街道两旁的店铺挂着鎏金招牌,“玉壶春”酒肆的酒旗足有半人高,“锦绣阁”的绣娘在门口展示刚完工的百鸟朝凤图。

林砚望着街边卖糖画的老艺人,突然想起前世大学门口的糖画摊,鼻子有些发酸。

雅韵阁坐落在郡城中心,三层雕花木楼,飞檐上蹲着鎏金瑞兽。

林砚刚跨进门槛,就被满厅的墨香撞了个满怀。

墙上挂着二十余幅词轴,都是近年南昭国最负盛名的词家作品,落款有“松风社陈太常周雅韵李”。

“林姑娘到了?”

声音从二楼传来,林砚抬头,见个穿湖蓝锦袍的少年倚着栏杆,手里转着枚羊脂玉扳指,是雅韵楼主的独子李昭年。

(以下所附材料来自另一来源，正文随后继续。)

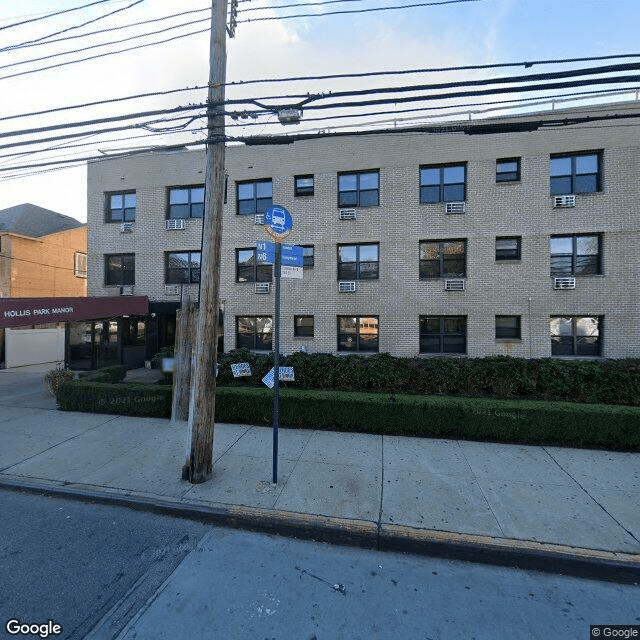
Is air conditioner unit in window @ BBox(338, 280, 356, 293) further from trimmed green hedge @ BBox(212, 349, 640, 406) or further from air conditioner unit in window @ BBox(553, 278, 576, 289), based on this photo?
air conditioner unit in window @ BBox(553, 278, 576, 289)

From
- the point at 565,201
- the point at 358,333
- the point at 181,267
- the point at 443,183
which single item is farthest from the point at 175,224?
the point at 565,201

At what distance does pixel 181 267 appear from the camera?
14.1m

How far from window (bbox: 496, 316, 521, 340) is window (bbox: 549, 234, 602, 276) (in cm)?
211

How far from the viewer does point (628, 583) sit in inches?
121

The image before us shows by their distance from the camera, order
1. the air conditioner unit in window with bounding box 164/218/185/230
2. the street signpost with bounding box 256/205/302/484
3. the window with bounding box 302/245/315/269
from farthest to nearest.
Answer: the air conditioner unit in window with bounding box 164/218/185/230 → the window with bounding box 302/245/315/269 → the street signpost with bounding box 256/205/302/484

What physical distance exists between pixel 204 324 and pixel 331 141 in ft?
35.7

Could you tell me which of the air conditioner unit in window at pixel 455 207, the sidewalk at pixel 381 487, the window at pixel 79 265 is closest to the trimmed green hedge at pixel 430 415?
the sidewalk at pixel 381 487

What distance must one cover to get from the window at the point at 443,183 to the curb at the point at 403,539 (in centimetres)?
1131

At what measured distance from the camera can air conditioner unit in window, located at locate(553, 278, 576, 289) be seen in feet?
36.8

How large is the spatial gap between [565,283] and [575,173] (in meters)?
3.90

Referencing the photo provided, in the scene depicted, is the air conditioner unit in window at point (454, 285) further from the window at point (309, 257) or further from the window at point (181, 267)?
the window at point (181, 267)

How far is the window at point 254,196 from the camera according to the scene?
13.3 m

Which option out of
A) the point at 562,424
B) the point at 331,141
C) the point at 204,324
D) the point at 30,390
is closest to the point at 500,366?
the point at 562,424

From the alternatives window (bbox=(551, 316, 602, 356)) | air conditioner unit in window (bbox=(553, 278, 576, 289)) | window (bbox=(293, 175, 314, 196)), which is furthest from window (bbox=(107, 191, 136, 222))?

他身后跟着七八个穿儒生长衫的青年,其中一个正是陈秀才,此刻正冲林砚挤眉弄眼。

“李公子。”

林砚福了福身。

李昭年慢悠悠下楼,目光在她的月白衫子上停了停:“青河镇来的姑娘,倒是守着素净。

听说你前些日子用‘商调·蝶恋花’惊了大管事?

我雅韵阁的百花宴,可不止考‘合律’。”

他拍了拍手,楼下的胡琴师傅立刻换了弦。

林砚耳尖微动——这是“角调”,音如金石,最宜写壮阔之景。

“今日百花宴的题,是‘山河’。”

李昭年指了指厅中央的沙盘,“南昭国北有苍梧山,南有沧澜江,你且以角调填首《水调歌头》,既要写出山河气魄,又要……”他勾了勾嘴角,“带点‘雅韵’的味道。”

林砚顺着他的目光看过去,沙盘上,苍梧山用青金石堆成,沧澜江用蓝琉璃铺就,阳光下泛着冷光。

她突然想起前世在地理课上见过的中国地图,黄河像条金色的龙,长江像条银色的带,此刻在她脑子里活过来,比这沙盘上的琉璃金贵百倍。

“好个‘山河’。”

她摸出残笔,“我便写个‘大江东去’。”

胡琴应声而起,角调的金石声撞在梁柱上,震得窗纸簌簌响。